Thanks for the help.
basi
Vance Heron
I can't do it with a literal string, but think
this is close.
irb(main):004:0> irb
irb#1(main):001:0> s = 'astring'
=> "astring"
irb#1(main):002:0> s[0..s.index('r')]
=> "astr"
irb#1(main):003:0> s[s.index('ast')..-1]
=> "astring"
irb#1(main):004:0> s[s.index('rin')..-1]
=> "ring"
Note that the index for 'ast' is really 0,
so [/ast/..-1] turns into [0..-1].
HTH,
Vance
Robert Klemme
Interestingly nobody seems to care to anchor the expression at the beginning
of the string. Here are other variants that do this
>> "astring"[/\A[^r]*/]
=> "ast"
>> "astring"[/\A.*?(?=r)/]
=> "ast"
>> "astring".match(/\A.*?(?=r)/)[0]
=> "ast"
Kind regards
robert
basi
basic Ruby constructs.
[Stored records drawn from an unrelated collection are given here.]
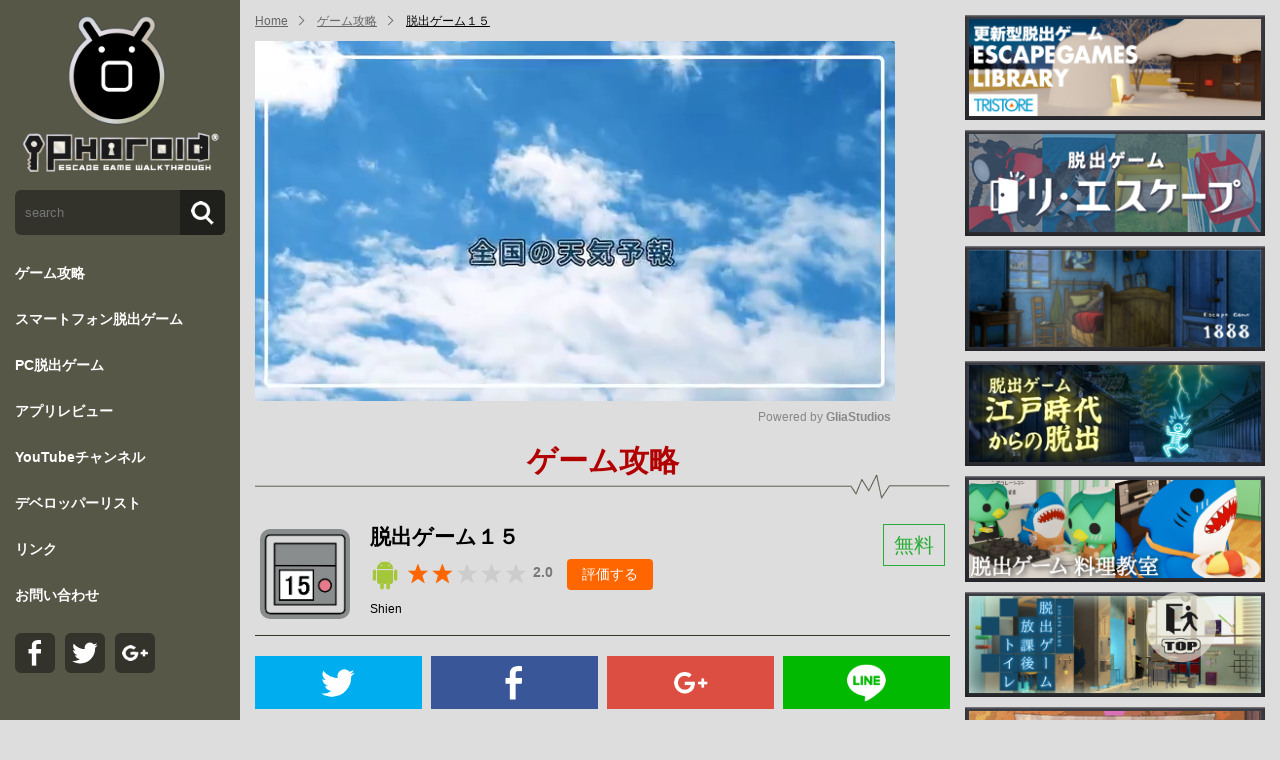

--- FILE ---
content_type: text/html; charset=utf-8
request_url: https://www.google.com/recaptcha/api2/aframe
body_size: 269
content:
<!DOCTYPE HTML><html><head><meta http-equiv="content-type" content="text/html; charset=UTF-8"></head><body><script nonce="P52WCSDwoKVJKlztY9SzKA">/** Anti-fraud and anti-abuse applications only. See google.com/recaptcha */ try{var clients={'sodar':'https://pagead2.googlesyndication.com/pagead/sodar?'};window.addEventListener("message",function(a){try{if(a.source===window.parent){var b=JSON.parse(a.data);var c=clients[b['id']];if(c){var d=document.createElement('img');d.src=c+b['params']+'&rc='+(localStorage.getItem("rc::a")?sessionStorage.getItem("rc::b"):"");window.document.body.appendChild(d);sessionStorage.setItem("rc::e",parseInt(sessionStorage.getItem("rc::e")||0)+1);localStorage.setItem("rc::h",'1768575405742');}}}catch(b){}});window.parent.postMessage("_grecaptcha_ready", "*");}catch(b){}</script></body></html>

--- FILE ---
content_type: application/javascript; charset=utf-8
request_url: https://fundingchoicesmessages.google.com/f/AGSKWxX3pwkFrEpKDtnjD2JX-HgxMcmPUm0CXlusJKv_fZxxRy7xFz42vp5khrhsJbYr5ffZmCAghrj9-1_MsaHRZVn2JuvcfHgNcwlIBJbJxyY5AtdRS0e09q2NoyrKpmIjh93memaeHA==?fccs=W251bGwsbnVsbCxudWxsLG51bGwsbnVsbCxudWxsLFsxNzY4NTc1NDAyLDI5MDAwMDAwMF0sbnVsbCxudWxsLG51bGwsW251bGwsWzcsMTksNl0sbnVsbCxudWxsLG51bGwsbnVsbCxudWxsLG51bGwsbnVsbCxudWxsLG51bGwsMV0sImh0dHBzOi8vd3d3LmlwaG9yb2lkLmpwL2FwcGxpL2RldGFpbC82NDA1IixudWxsLFtbOCwiTTlsa3pVYVpEc2ciXSxbOSwiZW4tVVMiXSxbMTYsIlsxLDEsMV0iXSxbMTksIjIiXSxbMTcsIlswXSJdLFsyNCwiIl0sWzI5LCJmYWxzZSJdXV0
body_size: 146
content:
if (typeof __googlefc.fcKernelManager.run === 'function') {"use strict";this.default_ContributorServingResponseClientJs=this.default_ContributorServingResponseClientJs||{};(function(_){var window=this;
try{
var np=function(a){this.A=_.t(a)};_.u(np,_.J);var op=function(a){this.A=_.t(a)};_.u(op,_.J);op.prototype.getWhitelistStatus=function(){return _.F(this,2)};var pp=function(a){this.A=_.t(a)};_.u(pp,_.J);var qp=_.Zc(pp),rp=function(a,b,c){this.B=a;this.j=_.A(b,np,1);this.l=_.A(b,_.Nk,3);this.F=_.A(b,op,4);a=this.B.location.hostname;this.D=_.Dg(this.j,2)&&_.O(this.j,2)!==""?_.O(this.j,2):a;a=new _.Og(_.Ok(this.l));this.C=new _.bh(_.q.document,this.D,a);this.console=null;this.o=new _.jp(this.B,c,a)};
rp.prototype.run=function(){if(_.O(this.j,3)){var a=this.C,b=_.O(this.j,3),c=_.dh(a),d=new _.Ug;b=_.fg(d,1,b);c=_.C(c,1,b);_.hh(a,c)}else _.eh(this.C,"FCNEC");_.lp(this.o,_.A(this.l,_.Ae,1),this.l.getDefaultConsentRevocationText(),this.l.getDefaultConsentRevocationCloseText(),this.l.getDefaultConsentRevocationAttestationText(),this.D);_.mp(this.o,_.F(this.F,1),this.F.getWhitelistStatus());var e;a=(e=this.B.googlefc)==null?void 0:e.__executeManualDeployment;a!==void 0&&typeof a==="function"&&_.Qo(this.o.G,
"manualDeploymentApi")};var sp=function(){};sp.prototype.run=function(a,b,c){var d;return _.v(function(e){d=qp(b);(new rp(a,d,c)).run();return e.return({})})};_.Rk(7,new sp);
}catch(e){_._DumpException(e)}
}).call(this,this.default_ContributorServingResponseClientJs);
// Google Inc.

//# sourceURL=/_/mss/boq-content-ads-contributor/_/js/k=boq-content-ads-contributor.ContributorServingResponseClientJs.en_US.M9lkzUaZDsg.es5.O/d=1/exm=ad_blocking_detection_executable,kernel_loader,loader_js_executable,monetization_cookie_state_migration_initialization_executable/ed=1/rs=AJlcJMzanTQvnnVdXXtZinnKRQ21NfsPog/m=cookie_refresh_executable
__googlefc.fcKernelManager.run('\x5b\x5b\x5b7,\x22\x5b\x5bnull,\\\x22iphoroid.jp\\\x22,\\\x22AKsRol_hmQgkoHwPC8nECoSRBiDY5S2ohBBJH3kiTMG4DHaUz6FKuxD1YHdnR8Hmi-5EHWJ2NUDqRTS5sRiOEQe_gUxEJFZ7KpjLfnP4VtagZvn8LI10NP9p27BfdMg9ncxAx7R3-LYoYHJyNlivguAniLwZhiWgUQ\\\\u003d\\\\u003d\\\x22\x5d,null,\x5b\x5bnull,null,null,\\\x22https:\/\/fundingchoicesmessages.google.com\/f\/AGSKWxUGvZ8o7f4mqbS4WoUDrnoTLwCr7AkZdpK0utZKjovR68YP54G0KTFqVOLtgIpqvsHCu2XSMzvRqZZh-rMx5zScgH7DkQ_s53goYj7qcQrRLohVQJXc96fpJWVW2_SElBhWiCwRFA\\\\u003d\\\\u003d\\\x22\x5d,null,null,\x5bnull,null,null,\\\x22https:\/\/fundingchoicesmessages.google.com\/el\/AGSKWxXhDOUzYmae3piXwiX8fG28sKDmQimeokQCEuxAgK1I30N8J5rYlaL7gemnoRF19157iCeaWcRyohqFU453ml1Xp3zf7ly9hKGbT4lqkLzRZbr2flVOv2g_du1l9zCBDcJ-DBiTLw\\\\u003d\\\\u003d\\\x22\x5d,null,\x5bnull,\x5b7,19,6\x5d,null,null,null,null,null,null,null,null,null,1\x5d\x5d,\x5b3,1\x5d\x5d\x22\x5d\x5d,\x5bnull,null,null,\x22https:\/\/fundingchoicesmessages.google.com\/f\/AGSKWxVhW_wNLJgA-bOIB1mJpl7MLWWT21HbminqmTw9tCC4zhaH2EreNRcAEroZho5yX6OD4weB9mKm0WrB9-TwOLvtAcSm41wdIgG7rVWAq3eYHLsWGEyPpzv0JkL8DhHP0V8j8THklw\\u003d\\u003d\x22\x5d\x5d');}

--- FILE ---
content_type: application/javascript; charset=utf-8
request_url: https://fundingchoicesmessages.google.com/f/AGSKWxW_rV1wsv5l-HKTsqKcn2ZzPJcw97wHTixb3C-ZgmITJvsbv31m802B_qXeBOuh-ybocufPcdB31pBfiSno8toaQNYG8aX8eYrLH0KNBMKENr2WfeGd34RBMy7XEDCqQTdM5CN0j9ZFl14Uq35UwZU0SAxlMtXmaHQ3cIUdXPPs49wLHR8MWb3q0zVd/_/ad?iframe_&maxads=/ads.client-/adj.php?&gIncludeExternalAds=
body_size: -1290
content:
window['e548c16b-2c29-4707-b991-22c6cfc06ae1'] = true;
Well within the color of my Ruby belt at this
point. I'll try it.
Though I will keep in mind the regex-based solution suggested above, as
an example of what can be done for when the pattern gets complex.
Thanks all.
basi
William James
basi wrote:
> Hello,
>
> Is there a way to say in Ruby:
>
> "astring"[0../r/] #"ast"
> "astring"[/ast/..-1] #"ring"
Another approach is to remove what you don't want:
"astring".sub(/r.*/,'') --> "ast"
"astring".sub(/^ast/,'') --> "ring"